British adventurer Dan Martin is crossing the Atlantic Ocean the hard way - and the right way.
An amazing adventure.
Starting in May 2010, Dan will attempt a 5,800K (3,603-mile) crossing of the Atlantic Ocean from New York to Brest in northwestern France, hoping to complete his swim in 3-4 months. But unlike the other three individuals who have crossed the Atlantic largely depending on the strength of the ocean currents, Dan's Global Triathlon ocean sea leg is going to admirably follow the standard and more restrictive rules of stage swimming. That is, instead of getting on an escort boat and floating across the ocean when he is resting, sleeping and eating, Dan is going finish each day's eight-hour swim and then mark his position by GPS. His boat will literally drop him back into the ocean to begin the next day's swim at the precise spot he finished the day before.
Impressive. Inspirational. Impossible?
While average open water swimmers get frustrated with surface chop and even waves of up to 1-2 meters, Dan is going to have to deal with huge ocean swells. If the situation gets too dangerous to swim out there in the middle of the Atlantic Ocean, he is going to have to get out of the water and then sit around in those same dangerous seas and jump back in the next day.

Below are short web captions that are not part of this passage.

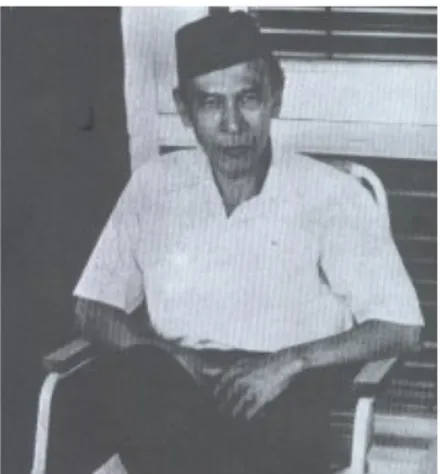Gambar 2.9. Raden Ahmad Kosasih  Sumber http://id.winelib.com/wiki/R.A._Kosasih  Lahir :Bondongan, Bogor,Jawa Barat , 1919  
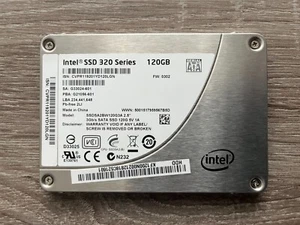 Acer Intel SSD 320 Series. 120GB. - Bild 1 von 1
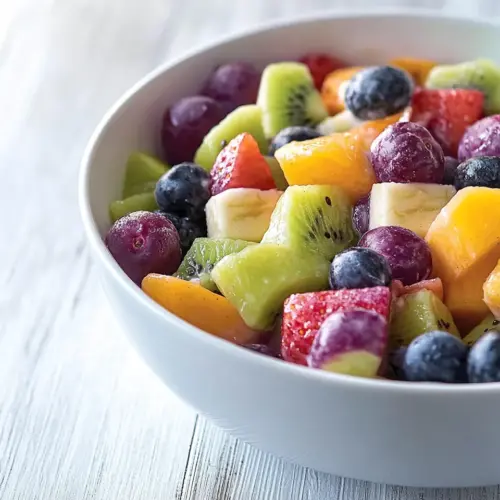 Fruit Salad Recipe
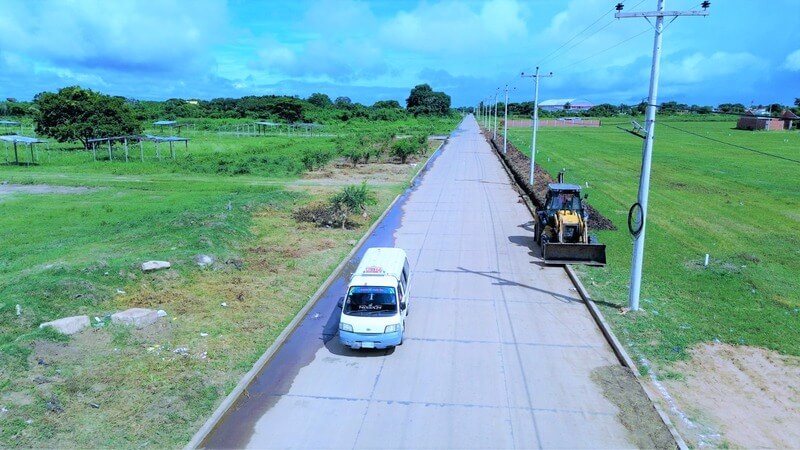 Proyecto La Estrella I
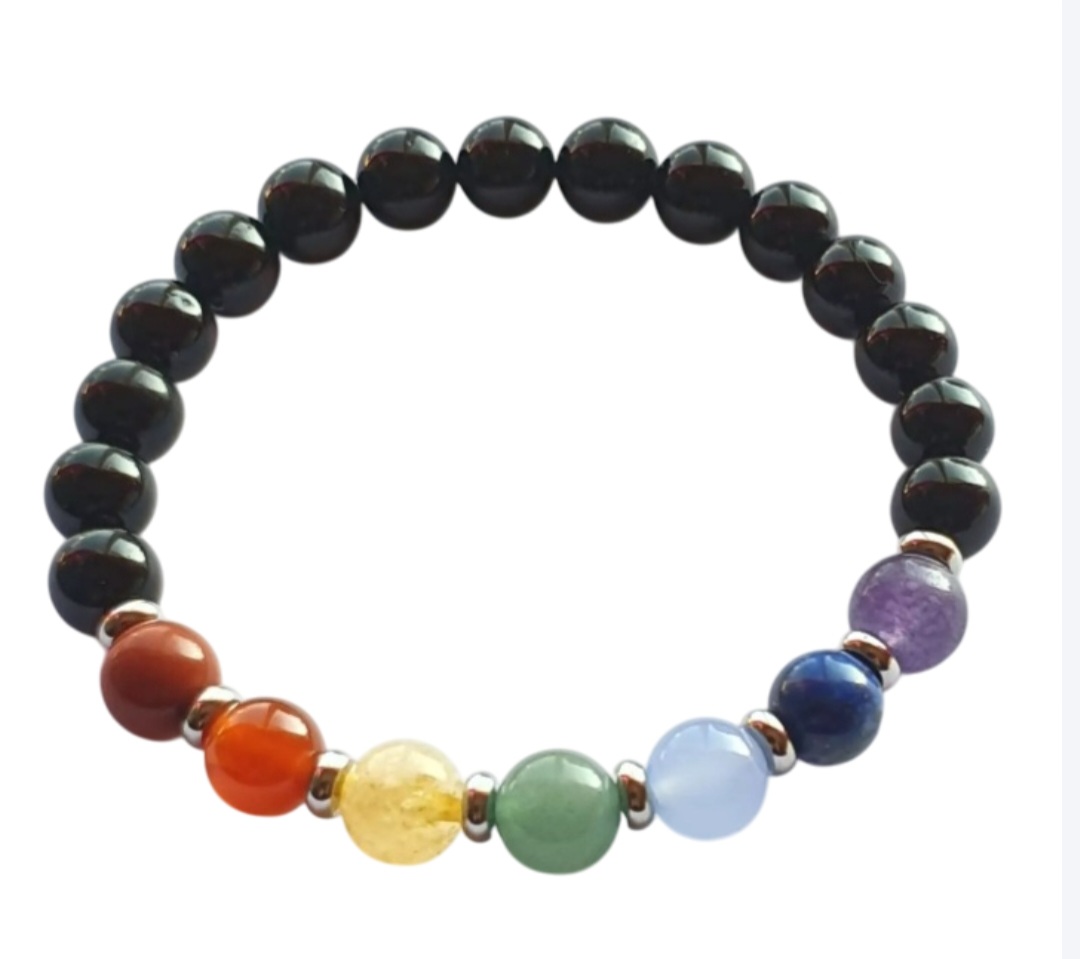 Bracelet 7 Chakras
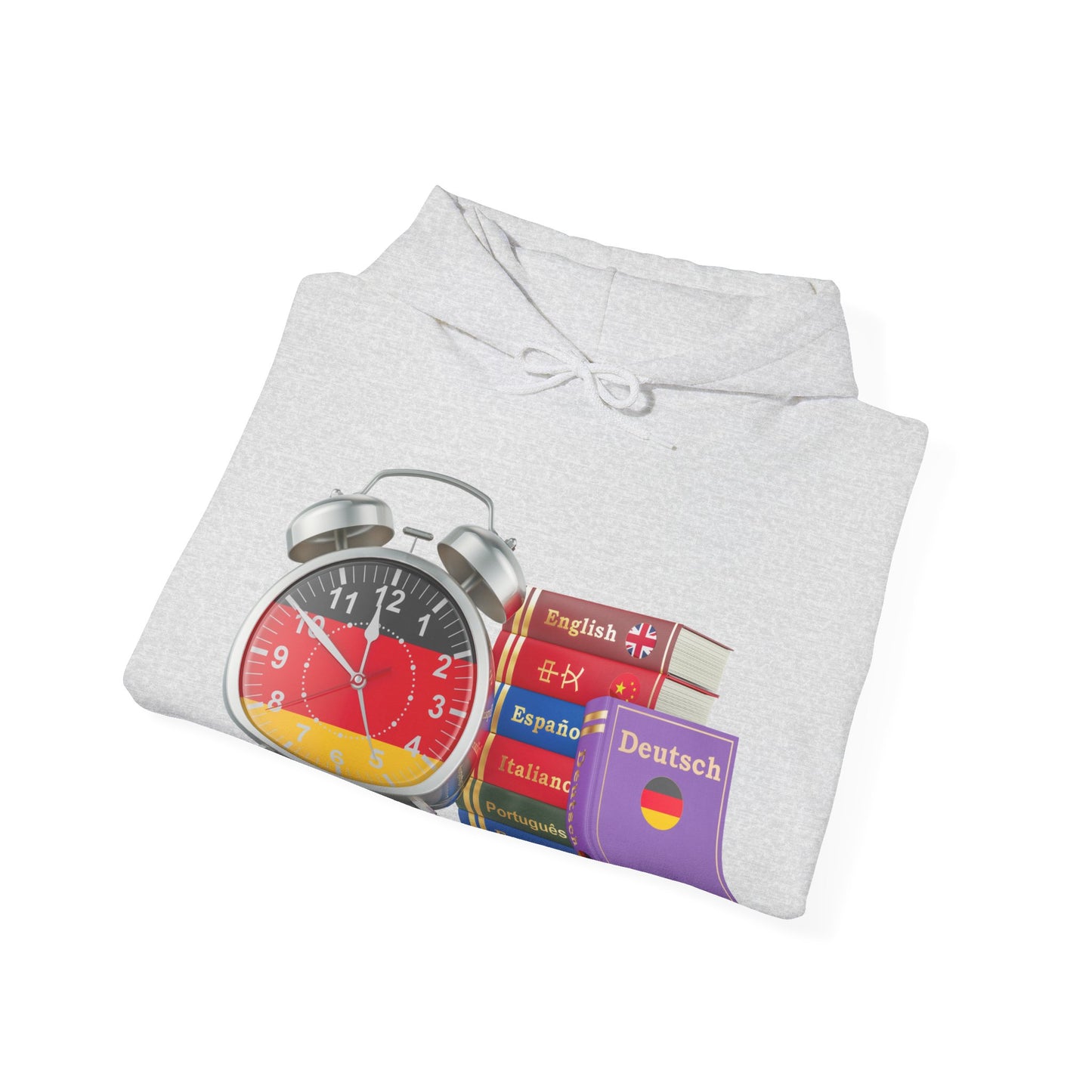 Ethnic Time Inspired Hoodie | True North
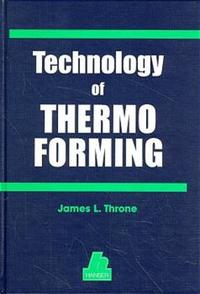 Vorderes Coverbild Technology of Thermoforming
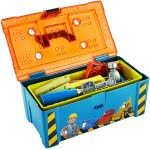 Mattel Bob The Builder Ultimate Toolbox DGY48 887961205541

He'll have nowhere to hide.
Dangerous. Demanding. Unachievable?
Herculean, we say.
Additionally, unlike the other individuals who crossed the Atlantic, Dan is not going to wear a wetsuit, he is not going to use fins or a snorkel and he will have no benefit of a floating shark cage. No, none of that. Dan is going to attempt his swim under the standard rules of the English Channel.
But, in a nod to safety and the Man in the Gray Suit, Dan will wear a Shark Shield, used by other established marathon swimmers such as Penny Palfrey, that will emit electro-magnetic pulses to repel sharks, although Dan admittedly will rely most heavily on the vigilance of his support crew.
As Dan's Global Triathlon website promotes the challenge, "This will be the single greatest feat of human endurance, ever attempted."
We have to agree under the rules Dan has set for himself: he is a modern-day aquatic Hercules.